Remedying other defects

Condition and remediation surveys may also identify other work that should be done on the building. Other problems may also become evident once remedial work has begun.

Having the owners retain a specialist in remediation practice such as an NZIBS Building Surveyor through the construction phase of the project is recommended, particularly for designers new to remediation projects.

When problems are identified, there is a duty of care to advise the owner of the extent of the problems.

Common defects

Examples of problems that may be identified include the following:


  • Lack of fire performance of intertenancy walls and floors or boundary walls (a fire report may be needed to address fire performance issues). 
  • Inadequate barrier heights and construction.
  • No handrails to stairs.
  • Presence of hazardous materials.


  • Inadequate bracing.
  • Structural hold-down connections missing.
  • Too-long spans of rafters, beams and lintels.
  • Undersized framing.
  • Rotten framing.
  • Joists or bearers that are not effectively supporting loadbearing walls or that are missing or altered.
  • Bolted connections in structural steel members that had never been tightened or are missing.
  • Corrosion of steel framing, fixings/flashings.
  • Other examples of poor construction.


  • High levels of subfloor moisture and a lack of subfloor ventilation. 
  • High levels of internal moisture – often due to a lack of ventilation and/or heating.
  • Failure of wet area waterproofing, particularly in tiled showers.
  • Plumbing leaks.
  • Failure of basement waterproofing.
  • Flashing details not following good practice (for example, a lack of cover or contacting surfaces).
  • Missing damp-proof membrane.


  • Stormwater or sewer drainage that is blocked, lacks fall or is missing completely.

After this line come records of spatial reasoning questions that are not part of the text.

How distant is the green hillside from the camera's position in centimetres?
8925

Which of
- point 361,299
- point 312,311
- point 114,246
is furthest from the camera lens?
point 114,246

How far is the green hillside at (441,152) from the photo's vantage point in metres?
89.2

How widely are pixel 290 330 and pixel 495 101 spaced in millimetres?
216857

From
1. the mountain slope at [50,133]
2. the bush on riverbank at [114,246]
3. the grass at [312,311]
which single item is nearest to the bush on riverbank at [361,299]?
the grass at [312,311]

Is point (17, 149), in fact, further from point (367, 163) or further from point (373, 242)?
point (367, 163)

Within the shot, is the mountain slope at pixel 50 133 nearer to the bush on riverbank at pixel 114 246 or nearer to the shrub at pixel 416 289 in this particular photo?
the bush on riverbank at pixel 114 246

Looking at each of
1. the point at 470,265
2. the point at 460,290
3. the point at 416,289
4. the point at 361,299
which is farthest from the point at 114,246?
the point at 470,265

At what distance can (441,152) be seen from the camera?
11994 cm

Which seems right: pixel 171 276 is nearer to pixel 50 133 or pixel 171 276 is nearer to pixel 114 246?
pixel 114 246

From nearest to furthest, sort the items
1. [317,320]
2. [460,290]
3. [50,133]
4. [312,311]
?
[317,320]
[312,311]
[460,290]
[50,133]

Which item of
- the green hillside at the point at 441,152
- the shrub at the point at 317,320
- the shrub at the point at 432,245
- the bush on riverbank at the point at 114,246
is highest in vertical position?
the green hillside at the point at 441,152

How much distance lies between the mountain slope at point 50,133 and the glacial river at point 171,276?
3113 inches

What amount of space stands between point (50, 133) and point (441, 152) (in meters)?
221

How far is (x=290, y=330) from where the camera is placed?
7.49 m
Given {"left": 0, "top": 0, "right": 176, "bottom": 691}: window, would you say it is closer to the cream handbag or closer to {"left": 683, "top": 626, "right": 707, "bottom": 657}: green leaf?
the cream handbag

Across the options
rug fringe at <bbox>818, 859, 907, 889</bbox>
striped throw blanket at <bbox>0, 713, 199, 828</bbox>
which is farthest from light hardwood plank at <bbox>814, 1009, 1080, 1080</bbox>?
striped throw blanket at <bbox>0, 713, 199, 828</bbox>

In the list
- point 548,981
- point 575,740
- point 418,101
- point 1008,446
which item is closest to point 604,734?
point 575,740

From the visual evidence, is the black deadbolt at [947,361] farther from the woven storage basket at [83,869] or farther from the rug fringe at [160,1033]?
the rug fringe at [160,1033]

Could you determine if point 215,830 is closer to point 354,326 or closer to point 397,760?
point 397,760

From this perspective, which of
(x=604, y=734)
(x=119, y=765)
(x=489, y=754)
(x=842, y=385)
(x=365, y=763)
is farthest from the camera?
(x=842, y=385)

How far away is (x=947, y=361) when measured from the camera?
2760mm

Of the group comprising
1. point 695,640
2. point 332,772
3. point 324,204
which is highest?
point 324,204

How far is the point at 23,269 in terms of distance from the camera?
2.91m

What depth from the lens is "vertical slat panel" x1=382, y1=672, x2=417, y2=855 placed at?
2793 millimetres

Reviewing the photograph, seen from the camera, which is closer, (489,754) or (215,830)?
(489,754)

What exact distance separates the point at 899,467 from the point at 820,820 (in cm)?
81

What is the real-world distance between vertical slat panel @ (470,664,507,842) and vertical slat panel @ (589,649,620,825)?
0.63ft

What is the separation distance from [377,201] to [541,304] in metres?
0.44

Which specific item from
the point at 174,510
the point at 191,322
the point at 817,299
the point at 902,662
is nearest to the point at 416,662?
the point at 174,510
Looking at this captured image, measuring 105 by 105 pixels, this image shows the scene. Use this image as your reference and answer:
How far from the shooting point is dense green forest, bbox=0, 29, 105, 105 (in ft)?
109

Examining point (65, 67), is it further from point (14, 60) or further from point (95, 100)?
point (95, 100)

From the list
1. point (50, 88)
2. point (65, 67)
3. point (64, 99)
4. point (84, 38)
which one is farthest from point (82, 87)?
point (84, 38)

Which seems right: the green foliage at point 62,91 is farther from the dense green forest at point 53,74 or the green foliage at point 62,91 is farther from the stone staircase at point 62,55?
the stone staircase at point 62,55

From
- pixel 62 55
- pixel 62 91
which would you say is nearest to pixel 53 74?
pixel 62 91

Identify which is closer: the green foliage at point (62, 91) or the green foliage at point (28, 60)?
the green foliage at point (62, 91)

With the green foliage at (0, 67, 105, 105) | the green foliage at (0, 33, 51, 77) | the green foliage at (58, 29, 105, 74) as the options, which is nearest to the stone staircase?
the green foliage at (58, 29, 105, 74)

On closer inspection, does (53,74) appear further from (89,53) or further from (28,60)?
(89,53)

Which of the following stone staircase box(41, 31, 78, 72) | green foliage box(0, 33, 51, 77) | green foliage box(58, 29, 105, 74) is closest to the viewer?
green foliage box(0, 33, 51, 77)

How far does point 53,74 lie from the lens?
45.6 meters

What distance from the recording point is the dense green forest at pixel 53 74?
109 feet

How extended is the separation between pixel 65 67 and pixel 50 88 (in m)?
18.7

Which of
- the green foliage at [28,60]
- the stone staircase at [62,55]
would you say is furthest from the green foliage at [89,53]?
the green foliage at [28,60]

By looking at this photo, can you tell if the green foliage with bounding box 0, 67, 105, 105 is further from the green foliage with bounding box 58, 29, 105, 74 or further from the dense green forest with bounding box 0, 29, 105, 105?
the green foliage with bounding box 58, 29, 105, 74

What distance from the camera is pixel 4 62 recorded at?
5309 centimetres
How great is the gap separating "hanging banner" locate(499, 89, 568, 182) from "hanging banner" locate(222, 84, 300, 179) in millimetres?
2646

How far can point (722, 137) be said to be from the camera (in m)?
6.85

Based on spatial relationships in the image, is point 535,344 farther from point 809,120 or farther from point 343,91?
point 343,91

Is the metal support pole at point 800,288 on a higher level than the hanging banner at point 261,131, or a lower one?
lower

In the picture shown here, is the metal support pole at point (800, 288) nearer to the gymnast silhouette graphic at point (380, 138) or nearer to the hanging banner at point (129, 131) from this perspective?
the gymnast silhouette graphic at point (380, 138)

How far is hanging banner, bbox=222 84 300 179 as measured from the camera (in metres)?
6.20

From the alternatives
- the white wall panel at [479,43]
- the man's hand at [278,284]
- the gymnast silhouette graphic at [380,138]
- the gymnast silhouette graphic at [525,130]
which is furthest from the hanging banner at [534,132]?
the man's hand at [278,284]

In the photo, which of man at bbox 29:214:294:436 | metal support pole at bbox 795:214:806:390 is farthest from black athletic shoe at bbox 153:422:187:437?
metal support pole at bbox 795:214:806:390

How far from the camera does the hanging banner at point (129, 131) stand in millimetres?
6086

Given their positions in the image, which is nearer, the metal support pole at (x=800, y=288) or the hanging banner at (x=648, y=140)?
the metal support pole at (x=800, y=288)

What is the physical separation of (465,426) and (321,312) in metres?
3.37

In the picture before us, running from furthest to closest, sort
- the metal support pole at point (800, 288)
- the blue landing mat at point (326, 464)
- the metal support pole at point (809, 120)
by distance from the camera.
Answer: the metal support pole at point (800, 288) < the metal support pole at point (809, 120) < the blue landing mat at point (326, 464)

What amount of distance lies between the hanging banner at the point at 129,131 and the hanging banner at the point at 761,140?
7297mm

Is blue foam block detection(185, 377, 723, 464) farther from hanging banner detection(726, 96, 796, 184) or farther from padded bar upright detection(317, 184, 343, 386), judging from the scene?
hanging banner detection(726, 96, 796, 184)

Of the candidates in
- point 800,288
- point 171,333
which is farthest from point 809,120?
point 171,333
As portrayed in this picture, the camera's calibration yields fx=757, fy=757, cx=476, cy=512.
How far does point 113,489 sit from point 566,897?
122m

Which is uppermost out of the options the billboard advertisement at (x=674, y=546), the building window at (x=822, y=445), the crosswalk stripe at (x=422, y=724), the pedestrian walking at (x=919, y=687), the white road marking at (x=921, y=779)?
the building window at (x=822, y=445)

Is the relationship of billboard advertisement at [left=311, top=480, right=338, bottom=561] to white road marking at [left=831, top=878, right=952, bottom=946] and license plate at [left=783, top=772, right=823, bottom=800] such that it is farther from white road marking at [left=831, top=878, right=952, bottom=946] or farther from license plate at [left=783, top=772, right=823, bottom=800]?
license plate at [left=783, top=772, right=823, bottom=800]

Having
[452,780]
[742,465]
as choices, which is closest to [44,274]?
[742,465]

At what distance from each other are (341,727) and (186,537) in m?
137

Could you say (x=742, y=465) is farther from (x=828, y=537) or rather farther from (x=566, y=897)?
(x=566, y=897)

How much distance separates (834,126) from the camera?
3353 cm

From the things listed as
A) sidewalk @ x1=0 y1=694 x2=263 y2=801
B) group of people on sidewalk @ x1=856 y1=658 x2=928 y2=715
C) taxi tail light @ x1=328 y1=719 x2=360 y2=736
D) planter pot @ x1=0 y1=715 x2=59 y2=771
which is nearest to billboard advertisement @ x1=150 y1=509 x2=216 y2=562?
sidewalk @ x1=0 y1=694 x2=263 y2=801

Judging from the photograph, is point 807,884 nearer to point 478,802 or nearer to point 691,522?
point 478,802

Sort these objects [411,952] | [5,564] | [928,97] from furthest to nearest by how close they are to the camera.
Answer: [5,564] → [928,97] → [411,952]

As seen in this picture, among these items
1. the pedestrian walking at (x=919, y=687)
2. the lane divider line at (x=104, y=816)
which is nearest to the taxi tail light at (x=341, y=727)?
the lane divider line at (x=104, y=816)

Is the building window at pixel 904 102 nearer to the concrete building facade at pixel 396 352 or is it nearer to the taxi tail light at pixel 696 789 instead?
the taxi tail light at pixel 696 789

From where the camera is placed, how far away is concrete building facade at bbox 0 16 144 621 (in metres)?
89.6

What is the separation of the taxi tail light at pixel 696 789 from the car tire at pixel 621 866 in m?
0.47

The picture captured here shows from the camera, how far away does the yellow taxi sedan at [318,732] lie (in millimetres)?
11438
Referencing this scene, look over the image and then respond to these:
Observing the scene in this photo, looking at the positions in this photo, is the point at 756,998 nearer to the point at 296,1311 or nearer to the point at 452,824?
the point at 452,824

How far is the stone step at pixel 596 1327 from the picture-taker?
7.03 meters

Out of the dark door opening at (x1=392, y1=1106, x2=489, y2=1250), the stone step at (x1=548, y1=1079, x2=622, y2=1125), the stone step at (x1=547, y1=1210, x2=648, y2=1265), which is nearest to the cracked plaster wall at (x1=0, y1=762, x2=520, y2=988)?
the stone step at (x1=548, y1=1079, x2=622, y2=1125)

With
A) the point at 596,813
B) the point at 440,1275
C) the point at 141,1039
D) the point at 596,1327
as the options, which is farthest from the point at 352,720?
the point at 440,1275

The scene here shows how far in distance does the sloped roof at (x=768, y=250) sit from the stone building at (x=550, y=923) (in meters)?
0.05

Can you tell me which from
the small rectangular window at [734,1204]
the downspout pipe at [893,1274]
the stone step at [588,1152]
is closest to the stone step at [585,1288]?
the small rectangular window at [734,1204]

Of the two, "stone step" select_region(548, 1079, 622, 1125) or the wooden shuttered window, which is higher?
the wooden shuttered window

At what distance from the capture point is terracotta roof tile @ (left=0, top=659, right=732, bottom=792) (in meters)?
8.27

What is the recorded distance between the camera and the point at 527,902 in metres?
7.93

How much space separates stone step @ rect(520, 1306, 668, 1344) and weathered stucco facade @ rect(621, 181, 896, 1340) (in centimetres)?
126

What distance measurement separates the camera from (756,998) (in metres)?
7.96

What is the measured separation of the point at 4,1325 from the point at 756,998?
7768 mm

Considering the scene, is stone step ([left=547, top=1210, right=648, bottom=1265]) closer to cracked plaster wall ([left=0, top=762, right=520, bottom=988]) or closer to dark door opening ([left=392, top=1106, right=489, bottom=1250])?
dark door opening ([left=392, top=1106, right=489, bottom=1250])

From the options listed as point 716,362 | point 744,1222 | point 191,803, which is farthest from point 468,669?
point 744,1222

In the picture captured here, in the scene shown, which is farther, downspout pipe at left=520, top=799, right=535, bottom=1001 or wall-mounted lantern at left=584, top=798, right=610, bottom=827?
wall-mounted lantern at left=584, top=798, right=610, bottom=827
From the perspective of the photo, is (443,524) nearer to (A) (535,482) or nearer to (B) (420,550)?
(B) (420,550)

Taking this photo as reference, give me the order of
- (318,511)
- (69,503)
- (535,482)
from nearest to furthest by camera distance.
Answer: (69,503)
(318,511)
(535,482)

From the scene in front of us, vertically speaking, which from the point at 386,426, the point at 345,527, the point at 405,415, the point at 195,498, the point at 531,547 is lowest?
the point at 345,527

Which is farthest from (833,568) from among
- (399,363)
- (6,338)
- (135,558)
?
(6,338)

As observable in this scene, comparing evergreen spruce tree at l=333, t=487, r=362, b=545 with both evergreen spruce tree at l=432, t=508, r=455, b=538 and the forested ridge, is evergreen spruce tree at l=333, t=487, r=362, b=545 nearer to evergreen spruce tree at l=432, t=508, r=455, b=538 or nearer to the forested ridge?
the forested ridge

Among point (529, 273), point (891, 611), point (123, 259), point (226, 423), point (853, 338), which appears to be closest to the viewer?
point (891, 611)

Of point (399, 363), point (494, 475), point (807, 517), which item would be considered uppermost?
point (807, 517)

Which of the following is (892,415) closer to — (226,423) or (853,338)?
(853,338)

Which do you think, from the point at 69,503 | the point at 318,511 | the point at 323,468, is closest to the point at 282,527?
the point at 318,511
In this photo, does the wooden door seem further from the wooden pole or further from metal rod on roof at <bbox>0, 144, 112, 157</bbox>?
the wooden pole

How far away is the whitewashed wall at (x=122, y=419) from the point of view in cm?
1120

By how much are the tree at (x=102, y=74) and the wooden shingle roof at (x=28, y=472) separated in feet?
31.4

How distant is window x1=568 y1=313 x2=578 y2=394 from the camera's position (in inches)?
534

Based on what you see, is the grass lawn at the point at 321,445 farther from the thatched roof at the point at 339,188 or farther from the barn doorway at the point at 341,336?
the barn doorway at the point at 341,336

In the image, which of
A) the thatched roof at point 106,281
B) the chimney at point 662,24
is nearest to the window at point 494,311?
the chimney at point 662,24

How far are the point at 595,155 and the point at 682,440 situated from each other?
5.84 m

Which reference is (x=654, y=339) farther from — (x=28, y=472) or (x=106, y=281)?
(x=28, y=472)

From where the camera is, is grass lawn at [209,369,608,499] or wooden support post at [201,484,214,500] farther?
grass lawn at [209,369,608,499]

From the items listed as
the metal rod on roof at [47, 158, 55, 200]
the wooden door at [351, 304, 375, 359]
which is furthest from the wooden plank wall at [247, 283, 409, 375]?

  • Unconsented (or illegal) work that has been carried out on the property. 
  • Incorrect location of the building on the site. (This is a difficult problem to address – legal input will be required to adjust boundaries or create easements.)


  • Lack of acoustic performance of intertenancy walls and floors.
  • A material that has reached the end of its serviceable life.
  • A general lack of maintenance/repair, for example, blocked downpipes, paintwork in poor condition.

Back to top

What to consider

The ability or need to undertake this work will be influenced by:

  • whether the work is legally required – where a building is deemed by the BCA to be structurally unsafe or unsanitary, there is a statutory obligation to remedy the situation
  • the owner's circumstances - do they have the resources and the will to do work that is discretionary and not legally required?
  • whether the work is considered essential or desirable - a leaking bathroom or shower may fall into this category depending on the level of damage caused 
  • a positive assessment of the costs of doing the work versus the benefits gained - in some cases, it is difficult to assign a dollar value to a benefit such as a warmer house in the case of installation of double glazing
  • the age of the building - for example, insulation in a 2 or 3-year-old building should be close to current minimums while a building that is more than 5 years old is likely to be insulated to standards current at the time, which were lower, and therefore the benefit of doing the upgrade is greater
  • the condition of the building - has maintenance been deferred for some time?
  • the current (realistic) selling price of the building and the estimated selling price once repaired, estimated for each of the repair options – is completing the additional work going to be financially viable?